3) The retirement of John Mack as the CEO at Morgan Stanley truly marks the end of an era at the venerable, once white shoed investment bank. I knew John 30 years ago when he ran fixed income sales, and every bond salesman lived in terror of his very shadow. Don't let his relaxed, easy going demeanor on TV fool you. He was truly aggression distilled, the head piranha in a river full of piranhas, and is the main reason I became an equity guy. The former Duke football player once had counters installed on his department's phones to tally outgoing calls, and fired the least loquacious producers, earning the sobriquet 'Mack the Knife.'Â Another time, when the firm was trying to muscle its way into a corner of the bond business, he spent months recruiting a top trader from another leading house, only to fire him on the first day. To a class of young incoming MBA's he showed a slide of a heavily hirsute laughing man walking out of a shower, wearing only soap suds in the key areas, and told them 'This is how we like to leave our clients, plucked clean and happy.' Jaws dropped when we realized it was a picture of him in his frat days. He surfed a massive wave of government and corporate debt issuance to the top of MS. When a prestigious golf club turned him down for membership, no doubt because of his Lebanese heritage, he set up his own.
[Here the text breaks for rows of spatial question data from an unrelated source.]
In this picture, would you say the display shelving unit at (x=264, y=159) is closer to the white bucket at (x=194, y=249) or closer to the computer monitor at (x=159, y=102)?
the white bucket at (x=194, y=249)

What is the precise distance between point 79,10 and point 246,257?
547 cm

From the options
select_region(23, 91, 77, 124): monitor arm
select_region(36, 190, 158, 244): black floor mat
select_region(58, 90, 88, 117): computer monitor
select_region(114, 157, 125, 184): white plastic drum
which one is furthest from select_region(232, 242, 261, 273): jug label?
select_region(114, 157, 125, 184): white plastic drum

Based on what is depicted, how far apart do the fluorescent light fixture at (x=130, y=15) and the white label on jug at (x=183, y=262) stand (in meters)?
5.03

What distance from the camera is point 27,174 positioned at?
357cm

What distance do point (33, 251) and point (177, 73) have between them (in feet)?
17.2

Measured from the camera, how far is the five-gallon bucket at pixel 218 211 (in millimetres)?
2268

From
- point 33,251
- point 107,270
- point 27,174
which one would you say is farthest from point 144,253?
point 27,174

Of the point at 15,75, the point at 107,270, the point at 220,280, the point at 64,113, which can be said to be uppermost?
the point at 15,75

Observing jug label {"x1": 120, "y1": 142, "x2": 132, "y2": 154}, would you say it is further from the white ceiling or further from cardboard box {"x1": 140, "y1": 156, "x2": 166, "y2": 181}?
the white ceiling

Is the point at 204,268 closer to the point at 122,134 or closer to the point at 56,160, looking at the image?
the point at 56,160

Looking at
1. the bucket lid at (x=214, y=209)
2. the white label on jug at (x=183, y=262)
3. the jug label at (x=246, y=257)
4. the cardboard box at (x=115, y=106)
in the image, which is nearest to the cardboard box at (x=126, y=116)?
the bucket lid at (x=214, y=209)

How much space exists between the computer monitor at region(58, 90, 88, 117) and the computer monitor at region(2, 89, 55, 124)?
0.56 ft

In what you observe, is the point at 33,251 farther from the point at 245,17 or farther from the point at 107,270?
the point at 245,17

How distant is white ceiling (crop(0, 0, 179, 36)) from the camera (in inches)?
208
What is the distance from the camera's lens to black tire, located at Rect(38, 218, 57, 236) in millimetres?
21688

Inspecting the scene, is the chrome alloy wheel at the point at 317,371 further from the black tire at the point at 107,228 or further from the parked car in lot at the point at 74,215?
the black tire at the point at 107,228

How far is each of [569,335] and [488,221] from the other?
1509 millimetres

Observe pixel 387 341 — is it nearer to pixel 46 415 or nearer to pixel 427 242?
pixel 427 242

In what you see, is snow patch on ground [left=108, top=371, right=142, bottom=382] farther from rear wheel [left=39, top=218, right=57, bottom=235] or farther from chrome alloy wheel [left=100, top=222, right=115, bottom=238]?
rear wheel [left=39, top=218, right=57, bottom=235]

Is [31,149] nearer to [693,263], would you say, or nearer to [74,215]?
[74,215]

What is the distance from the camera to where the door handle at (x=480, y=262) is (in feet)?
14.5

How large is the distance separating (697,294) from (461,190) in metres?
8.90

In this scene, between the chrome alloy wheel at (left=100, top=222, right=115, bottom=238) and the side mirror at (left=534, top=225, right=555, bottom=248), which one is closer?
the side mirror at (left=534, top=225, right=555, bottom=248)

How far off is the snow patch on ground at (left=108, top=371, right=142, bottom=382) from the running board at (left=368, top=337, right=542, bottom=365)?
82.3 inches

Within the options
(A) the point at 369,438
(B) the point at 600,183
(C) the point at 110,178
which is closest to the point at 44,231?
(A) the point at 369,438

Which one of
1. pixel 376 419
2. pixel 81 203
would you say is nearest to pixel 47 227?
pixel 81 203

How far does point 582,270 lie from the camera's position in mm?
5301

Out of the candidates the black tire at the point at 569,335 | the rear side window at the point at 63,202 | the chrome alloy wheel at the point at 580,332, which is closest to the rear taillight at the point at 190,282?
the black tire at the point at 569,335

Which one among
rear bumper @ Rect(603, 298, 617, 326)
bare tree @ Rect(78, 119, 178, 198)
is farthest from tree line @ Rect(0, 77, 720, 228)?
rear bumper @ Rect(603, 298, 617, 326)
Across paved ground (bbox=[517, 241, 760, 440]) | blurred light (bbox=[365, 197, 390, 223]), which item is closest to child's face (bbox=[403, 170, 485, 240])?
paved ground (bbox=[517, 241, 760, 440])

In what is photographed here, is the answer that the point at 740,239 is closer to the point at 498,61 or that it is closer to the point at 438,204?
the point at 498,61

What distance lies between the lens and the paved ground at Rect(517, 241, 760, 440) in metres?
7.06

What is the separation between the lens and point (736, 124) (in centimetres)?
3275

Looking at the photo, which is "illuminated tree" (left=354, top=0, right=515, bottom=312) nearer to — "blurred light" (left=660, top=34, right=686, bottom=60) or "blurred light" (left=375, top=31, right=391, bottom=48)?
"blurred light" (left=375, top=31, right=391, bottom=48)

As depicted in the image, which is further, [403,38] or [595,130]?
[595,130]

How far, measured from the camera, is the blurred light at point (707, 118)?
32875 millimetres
I shall leave the darker urban legends confined to the dustbin of history. Waleed Chama will take over as president of Morgan Stanley International, a more sober banker there never was. We traipsed around the Persian Gulf sheikdoms together in the old days, when the long range artillery from the Iran-Iraq war kept us awake at night at the Kuwait Hilton, and shark eaten bodies of soldiers would wash up on the beach every morning. John will hang on as chairman, which means playing golf full time with the firm's largest clients. As for the stock, you can expect another double after its near death experience at $6, once the economy gets back to normal.
QUOTE OF THE DAY
'When the music is playing, you have to dance,' said John Mac, retiring CEO of Morgan Stanley, explaining why he ramped the firm's leverage ratio up to 32 times going into the financial crisis.